The Power of One or Expansive Impact?
At this time, we estimate sponsoring a Savings Group costs about $50 per member. Tuition for students at Selam Awassa Technical and Vocational College runs $600-$1800 depending on which program they are enrolled in. The long-term benefits of Savings Groups and Vocational training are highly valuable. In January, while in Awassa, we were debriefing at a Pizza restaurant and our server happened to be a graduate of Selam. She did a fabulous job, spoke confidently with us, and was very happy to be earning money applying her new skills. Earlier that day, we had visited with Besha Adam, one our sponsored Selam students, at the open-air café she started with a loan following the completion of her studies. We’ve shared before how Besha employed her sister and was expressing an ambitious personality that blossomed during her term at Selam.
Stories of impact from the Savings Group program abound. Widows, orphans, wives, husbands, children, even police officers (!) have shared the difference learning how to save and lend with one another has had on their lives.
On paper, it’s clear we can fund many more Savings Group for the cost of sending a student to vocational school. But should we evaluate our investments this way? In our pursuit of helping Ethiopians embrace God’ design for abundant life, should we find the most cost-effective, highest return programs and encourage investment solely in this direction. Should we emphasize developing crucial skills needed to support technological innovation and sustainable employment? Discovering Light has labored over these questions and feel confident in the approach we’ve adopted.
Here, in the maze of cost/benefit/impact analysis, vision and principles are the key to deciding the way for our organization. From a materialistic perspective, the world’s resources are fixed: money spent on one initiative is money not spent on another. But from a Christian worldview, we see through a lens of abundance. We avoid making return on investment our only consideration while taking care to fund projects with a sustainable impact. In other words, while we could sponsor 30 Savings Group Members for every one vocational student, these ‘money’ stats don’t need to determine every decision.

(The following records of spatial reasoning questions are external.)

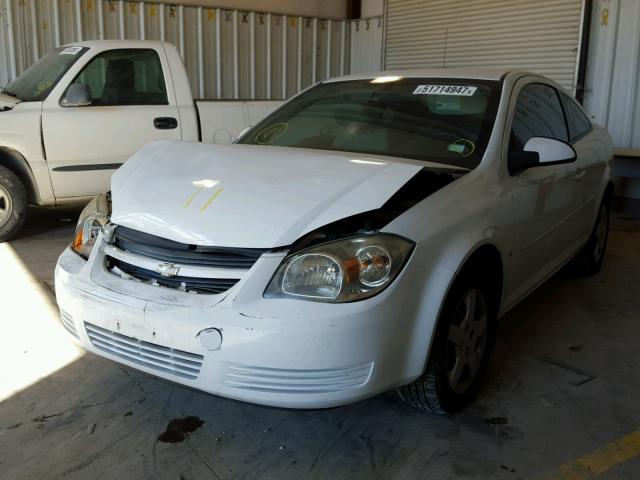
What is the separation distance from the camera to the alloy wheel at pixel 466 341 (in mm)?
2617

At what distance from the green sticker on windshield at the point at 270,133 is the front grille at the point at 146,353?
1.54 meters

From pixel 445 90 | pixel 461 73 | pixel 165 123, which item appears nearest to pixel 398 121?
pixel 445 90

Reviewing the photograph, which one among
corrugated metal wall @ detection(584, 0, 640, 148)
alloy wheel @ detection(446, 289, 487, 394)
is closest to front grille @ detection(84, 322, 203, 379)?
alloy wheel @ detection(446, 289, 487, 394)

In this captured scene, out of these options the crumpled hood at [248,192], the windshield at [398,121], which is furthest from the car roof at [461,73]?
the crumpled hood at [248,192]

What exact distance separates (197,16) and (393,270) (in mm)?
8483

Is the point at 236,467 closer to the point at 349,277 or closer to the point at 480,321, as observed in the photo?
the point at 349,277

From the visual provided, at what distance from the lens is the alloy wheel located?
2617 millimetres

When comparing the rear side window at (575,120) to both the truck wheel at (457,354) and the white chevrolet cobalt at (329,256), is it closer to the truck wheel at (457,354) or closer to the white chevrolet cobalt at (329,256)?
the white chevrolet cobalt at (329,256)

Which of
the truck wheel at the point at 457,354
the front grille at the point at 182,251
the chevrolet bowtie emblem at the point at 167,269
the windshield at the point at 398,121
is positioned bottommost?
the truck wheel at the point at 457,354

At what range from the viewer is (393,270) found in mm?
2195

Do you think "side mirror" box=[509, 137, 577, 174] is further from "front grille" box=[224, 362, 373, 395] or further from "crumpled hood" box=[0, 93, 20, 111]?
"crumpled hood" box=[0, 93, 20, 111]

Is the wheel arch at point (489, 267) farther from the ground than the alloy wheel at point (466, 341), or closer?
farther from the ground

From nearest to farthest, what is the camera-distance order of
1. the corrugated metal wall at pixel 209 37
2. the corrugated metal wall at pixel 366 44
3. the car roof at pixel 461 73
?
the car roof at pixel 461 73 < the corrugated metal wall at pixel 209 37 < the corrugated metal wall at pixel 366 44

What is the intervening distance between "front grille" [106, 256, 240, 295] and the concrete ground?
0.38 metres
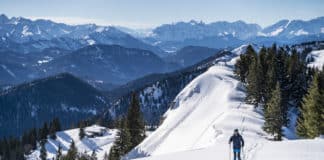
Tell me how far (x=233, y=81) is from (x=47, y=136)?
3461 inches

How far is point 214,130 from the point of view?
67.6 m

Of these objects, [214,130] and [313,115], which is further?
[214,130]

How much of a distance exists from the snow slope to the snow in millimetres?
43066

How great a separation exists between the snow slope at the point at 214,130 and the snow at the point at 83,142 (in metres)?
43.1

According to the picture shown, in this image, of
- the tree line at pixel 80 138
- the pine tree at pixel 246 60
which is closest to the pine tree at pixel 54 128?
the tree line at pixel 80 138

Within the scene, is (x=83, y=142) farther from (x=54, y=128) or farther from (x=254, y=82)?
(x=254, y=82)

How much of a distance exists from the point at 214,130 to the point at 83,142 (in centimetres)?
9998

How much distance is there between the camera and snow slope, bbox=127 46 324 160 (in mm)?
38094

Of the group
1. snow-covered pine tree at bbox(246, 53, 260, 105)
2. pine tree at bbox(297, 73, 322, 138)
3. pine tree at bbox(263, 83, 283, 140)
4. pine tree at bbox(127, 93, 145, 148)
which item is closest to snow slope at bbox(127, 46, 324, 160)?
pine tree at bbox(263, 83, 283, 140)

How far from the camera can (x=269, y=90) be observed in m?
82.6

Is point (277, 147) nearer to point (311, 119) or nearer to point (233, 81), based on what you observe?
point (311, 119)

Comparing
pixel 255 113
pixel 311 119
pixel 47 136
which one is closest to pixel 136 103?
pixel 255 113

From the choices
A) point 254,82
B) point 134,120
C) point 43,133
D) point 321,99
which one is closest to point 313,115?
point 321,99

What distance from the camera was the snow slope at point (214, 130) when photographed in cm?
3809
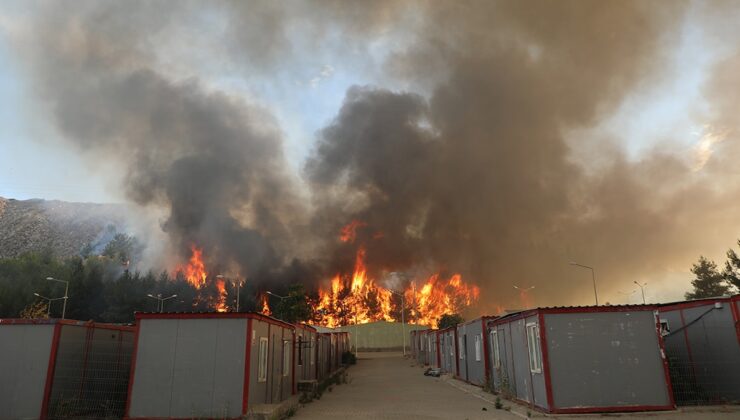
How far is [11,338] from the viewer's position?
49.3ft

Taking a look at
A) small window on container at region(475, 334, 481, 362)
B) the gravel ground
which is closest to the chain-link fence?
the gravel ground

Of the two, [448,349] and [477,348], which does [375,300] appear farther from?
[477,348]

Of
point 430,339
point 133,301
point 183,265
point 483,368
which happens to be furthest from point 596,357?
point 183,265

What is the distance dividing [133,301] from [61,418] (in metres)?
53.6

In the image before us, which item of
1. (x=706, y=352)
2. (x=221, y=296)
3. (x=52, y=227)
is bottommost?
(x=706, y=352)

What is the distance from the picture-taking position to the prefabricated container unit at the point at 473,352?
2409 centimetres

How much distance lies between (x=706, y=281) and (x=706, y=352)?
76.8 metres

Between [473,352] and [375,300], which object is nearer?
[473,352]

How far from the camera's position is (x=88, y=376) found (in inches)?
635

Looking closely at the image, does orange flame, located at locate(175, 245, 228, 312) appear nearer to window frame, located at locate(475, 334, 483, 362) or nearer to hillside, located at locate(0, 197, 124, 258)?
window frame, located at locate(475, 334, 483, 362)

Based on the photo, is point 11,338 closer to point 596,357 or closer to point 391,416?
point 391,416

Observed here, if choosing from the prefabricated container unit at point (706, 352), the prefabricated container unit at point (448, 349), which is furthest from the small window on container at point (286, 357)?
the prefabricated container unit at point (706, 352)

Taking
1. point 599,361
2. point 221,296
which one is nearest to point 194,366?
point 599,361

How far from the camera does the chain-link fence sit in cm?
1499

We’ve identified four Pillars of Life, areas God has designed for all men and women to experience abundance and flourishing. The Pillars aren’t recipe ingredients for perfect community development. Rather, they’re aspects of life that deserve unique attention in our pursuit of wholeness. Two of these are Personal/Family Well-being and Work/Vocation. Savings Groups build skills that foster well-being in individuals and families. They help people learn to provide for themselves and become resourceful, which translates into a confident and hopeful perspective instead of despair.
Training offered at Selam infuses students with the value of work, innovation, imagination, and productivity. It provides marketable skills such as welding, electrical, cooking, hospitality, and more. Students use this knowledge in factories in the city and repairing farming equipment in the country. This education requires a concentrated learning environment led by professionals.
If we didn’t see both personal well-being and work as essential components to flourishing families and communities, we may only look at what would give the ‘most bang for our buck’. We don’t see development this way. As an organization, we believe Jesus promised abundant life in every aspect to those who follow his truth. We want to partner with Ethiopians, and in particular, the Arsi Oromo, to help them discover this life. Programs and initiatives are evaluated for their effectiveness and impact. We will continue to sponsor vocational development and savings groups with this in mind.